Remi said, “We’re a bit too well prepared to be the sort of people you can just kill and nobody asks questions. The United States Embassy knows the exact GPS position where we were going to be today.”

“Don’t worry about us,” said Russell. “We’ll manage.”

“By the way, what happened to your face?”

“You did.”

“Really?” said Sam. “How did I do that?”

“Your little booby trap in Spain. The blue ink didn’t come off, so I had a chemical peel.”

“Does it hurt?” asked Remi.

“Of course it hurts. But it’s feeling better every second. Pain is easier to take when other people feel it with you.”

He led them into the jungle, and they walked on a path that took them through thick stands of trees and across a couple of ditches that must have been streams during the rainy season. When they were a mile or more from the archaeological site, they reached a secluded valley with a dry streambed at the center of it. Russell said to Ruiz, “Give him the shovel.”

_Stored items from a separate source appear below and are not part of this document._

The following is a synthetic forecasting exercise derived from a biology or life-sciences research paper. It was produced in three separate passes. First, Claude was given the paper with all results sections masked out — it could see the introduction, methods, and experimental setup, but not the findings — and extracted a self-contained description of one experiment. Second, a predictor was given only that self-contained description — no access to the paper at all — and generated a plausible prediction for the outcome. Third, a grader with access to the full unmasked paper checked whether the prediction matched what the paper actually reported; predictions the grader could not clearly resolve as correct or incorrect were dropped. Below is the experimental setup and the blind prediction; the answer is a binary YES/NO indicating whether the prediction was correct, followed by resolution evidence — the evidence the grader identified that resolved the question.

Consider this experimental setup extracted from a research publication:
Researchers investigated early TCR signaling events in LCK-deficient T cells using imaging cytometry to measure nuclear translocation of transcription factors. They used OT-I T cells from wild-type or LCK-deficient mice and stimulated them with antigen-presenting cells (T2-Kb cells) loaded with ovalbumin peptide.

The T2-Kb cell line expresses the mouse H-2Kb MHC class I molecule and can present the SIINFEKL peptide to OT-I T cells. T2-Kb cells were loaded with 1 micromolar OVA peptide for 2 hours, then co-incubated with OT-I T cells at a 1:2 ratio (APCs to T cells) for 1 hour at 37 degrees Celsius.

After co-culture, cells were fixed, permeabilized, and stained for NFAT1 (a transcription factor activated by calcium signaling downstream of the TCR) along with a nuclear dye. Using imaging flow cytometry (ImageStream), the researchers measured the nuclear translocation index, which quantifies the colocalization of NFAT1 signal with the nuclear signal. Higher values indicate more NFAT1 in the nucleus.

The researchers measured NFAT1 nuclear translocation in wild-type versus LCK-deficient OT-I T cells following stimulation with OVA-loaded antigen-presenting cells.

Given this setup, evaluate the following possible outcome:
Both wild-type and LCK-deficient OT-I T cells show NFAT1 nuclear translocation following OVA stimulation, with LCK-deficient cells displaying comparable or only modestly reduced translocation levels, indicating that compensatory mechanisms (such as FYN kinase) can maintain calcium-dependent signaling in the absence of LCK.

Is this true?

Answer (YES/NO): NO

Ruiz kept his distance and tossed the small olive drab tool at Sam’s feet.

“Dig,” said Russell.

Sam looked at Russell and Ruiz, never at Remi. He was beginning the process of getting them to forget about her. Sam and Remi had, for some years, known that when they were in dangerous places, they were always possible targets of kidnapping, robbery, or other violence. They had discussed and practiced a number of different tactics to use in tight situations and many of them involved getting opponents to underestimate Remi.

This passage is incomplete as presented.